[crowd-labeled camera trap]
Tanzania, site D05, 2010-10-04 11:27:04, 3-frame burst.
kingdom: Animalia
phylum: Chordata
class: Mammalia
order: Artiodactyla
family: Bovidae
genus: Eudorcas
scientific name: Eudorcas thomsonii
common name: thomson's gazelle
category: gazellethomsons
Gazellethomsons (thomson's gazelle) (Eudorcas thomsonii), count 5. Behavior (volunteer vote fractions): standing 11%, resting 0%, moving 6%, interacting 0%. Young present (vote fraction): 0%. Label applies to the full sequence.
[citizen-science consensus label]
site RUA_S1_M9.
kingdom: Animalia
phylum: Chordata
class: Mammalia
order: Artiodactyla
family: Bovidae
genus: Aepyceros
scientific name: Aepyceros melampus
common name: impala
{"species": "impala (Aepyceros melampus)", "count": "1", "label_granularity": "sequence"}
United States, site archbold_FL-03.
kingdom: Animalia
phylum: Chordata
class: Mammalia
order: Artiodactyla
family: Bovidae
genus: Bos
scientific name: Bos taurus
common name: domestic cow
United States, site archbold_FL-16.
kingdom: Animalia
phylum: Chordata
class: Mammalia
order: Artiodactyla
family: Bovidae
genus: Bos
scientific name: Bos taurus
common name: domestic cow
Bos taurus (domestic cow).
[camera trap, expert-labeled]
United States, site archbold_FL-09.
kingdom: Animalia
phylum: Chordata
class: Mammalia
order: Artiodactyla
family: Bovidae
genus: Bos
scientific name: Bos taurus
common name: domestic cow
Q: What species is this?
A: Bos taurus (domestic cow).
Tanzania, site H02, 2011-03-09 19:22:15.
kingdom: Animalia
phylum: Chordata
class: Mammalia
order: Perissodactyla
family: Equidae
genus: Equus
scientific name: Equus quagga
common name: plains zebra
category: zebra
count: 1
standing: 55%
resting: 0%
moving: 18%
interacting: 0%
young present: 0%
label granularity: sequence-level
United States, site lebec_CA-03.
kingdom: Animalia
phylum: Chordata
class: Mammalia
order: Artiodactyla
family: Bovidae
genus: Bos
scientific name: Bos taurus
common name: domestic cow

* Exercise details: Through the final line of the listing, beginning at the line that contains "scientific name: Equus quagga", every line is to be set down exactly, with no others.

* Answer to this task:
scientific name: Equus quagga
common name: plains zebra
category: zebra
count: 1
standing: 55%
resting: 0%
moving: 18%
interacting: 0%
young present: 0%
label granularity: sequence-level
United States, site lebec_CA-03.
kingdom: Animalia
phylum: Chordata
class: Mammalia
order: Artiodactyla
family: Bovidae
genus: Bos
scientific name: Bos taurus
common name: domestic cow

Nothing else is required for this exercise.